Keywords

1 Dual Representation of the \(\varphi \)-Divergences and Tests

We consider CASM divergences (see [15] for definitions and properties):

$$\begin{aligned} D_\varphi (Q,P) = {\left\{ \begin{array}{ll} \int \varphi (\frac{dQ}{dP}) dP \text { if } Q<< P \\ + \infty \text { otherwise} \end{array}\right. } \end{aligned}$$

where Q and P are probability measures on the same probability space. Extensions to divergences between probability measures and signed measures can be found in [22]. Dual formulations of divergences can be found in [7, 16]. Another interpretation of these formulations can be found in [9, Section 4.6]. They are widely considered in statistics, data analysis and machine learning (see e.g. [4, 20]).

As in [1], let \(\mathcal F\) be some class of \(\mathcal B\)-measurable (borelian) real valued functions and let \(\mathcal M_{\mathcal F} = \{P\in \mathcal M : \int |f| dP < \infty , \forall f\in \mathcal F\}\) where \(\mathcal M\) is the space of probability measures. Let any \(P^*\in \mathcal M\), which shall be the underlying true unknown probability law in a statistical context in the following sections. Assume that \(\varphi \) is differentiable and strictly convex. Then, for all \(P\in \mathcal M_{\mathcal F}\) such that \(D_\varphi (P,P^*)\) is finite and \(\varphi '(dP/dP^*)\) belongs to \(\mathcal F\), \(D_\varphi \) admits the dual representation (see Theorem 4.4 in [6]):

$$\begin{aligned} D_\varphi (P,P^*) = \sup _{f\in \mathcal F} \int f dP - \int \varphi ^\#(f) dP^*, \end{aligned}$$
(1)

where \(\varphi ^\#(x) = \sup _{t\in \mathbb R} tx-\varphi (t)\) is the Fenchel-Legendre convex conjugate. Moreover, the supremum is uniquely attained at \(f = \varphi '(dP/dP^*)\).
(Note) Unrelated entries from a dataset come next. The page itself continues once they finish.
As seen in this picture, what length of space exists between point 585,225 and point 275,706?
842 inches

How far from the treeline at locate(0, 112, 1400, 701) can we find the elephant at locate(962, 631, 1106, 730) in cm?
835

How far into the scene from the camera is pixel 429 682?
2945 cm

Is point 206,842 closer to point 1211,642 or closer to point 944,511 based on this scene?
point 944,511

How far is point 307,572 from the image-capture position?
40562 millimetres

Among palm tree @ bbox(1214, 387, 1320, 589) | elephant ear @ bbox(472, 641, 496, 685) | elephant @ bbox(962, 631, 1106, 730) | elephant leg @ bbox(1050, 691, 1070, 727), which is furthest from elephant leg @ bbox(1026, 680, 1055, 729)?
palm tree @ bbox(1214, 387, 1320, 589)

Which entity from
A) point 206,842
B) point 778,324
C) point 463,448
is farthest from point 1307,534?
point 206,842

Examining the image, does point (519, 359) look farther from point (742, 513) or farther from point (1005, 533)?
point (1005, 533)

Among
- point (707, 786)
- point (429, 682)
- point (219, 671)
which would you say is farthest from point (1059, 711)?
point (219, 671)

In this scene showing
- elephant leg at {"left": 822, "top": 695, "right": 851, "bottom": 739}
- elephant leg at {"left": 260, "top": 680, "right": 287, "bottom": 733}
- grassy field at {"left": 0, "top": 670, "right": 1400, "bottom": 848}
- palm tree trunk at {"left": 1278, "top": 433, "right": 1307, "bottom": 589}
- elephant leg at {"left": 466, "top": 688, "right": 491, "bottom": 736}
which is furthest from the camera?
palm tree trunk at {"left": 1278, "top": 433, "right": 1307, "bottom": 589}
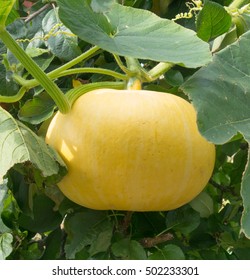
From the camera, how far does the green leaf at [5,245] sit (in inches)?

This result can be used in two directions. First, a statistical model, e.g. a parametrical model \(\{P_\theta : \theta \in \varTheta \}\) with \(P_\theta \) is absolutely continuous with respect to some dominating measure \(\mu \) for any \(\theta \), naturally induces a family \(\mathcal F = \{\varphi '(p_\theta /p_{\theta '}) : \theta ,\theta '\in \varTheta \}\). This is the main framework of this paper.

Conversely, a class of functions \(\mathcal F\) defines the distribution pairs P and Q that can be compared, which are these such that \(\varphi '(dP/dQ)\in \mathcal F\). Furthermore it induces a divergence \(D_\varphi \) on these pairs. A typical example is the logistic model.

The KLm divergence is defined by the generator \(\varphi : x\in \mathbb R \mapsto -log x + x -1\) and leads to the maximum likelihood estimator for both forms of estimation for the supremal estimator, once of which is defined bellow (see Remark 3.2 in [7]).

We consider in this paper the problem of testing the number of components in a mixture model. This question has been considered by various authors. [2, 10, 12, 14, 17] have considered likelihood ratio tests and showed some difficulties with those due to the fact that the likelihood ratio statistic is unbounded with respect to n. [17] prove that its distribution is driven by a \(\log \log n\) term in a specific simple Gaussian mixture model. The test statistic needs to be calibrated in accordance with this result. But first, as stated by [17], the convergence to the limit distribution is extremely slow, making this result unpractical. And second, it seems very difficult to derive the corresponding term for a different model, and even more so for a general situation.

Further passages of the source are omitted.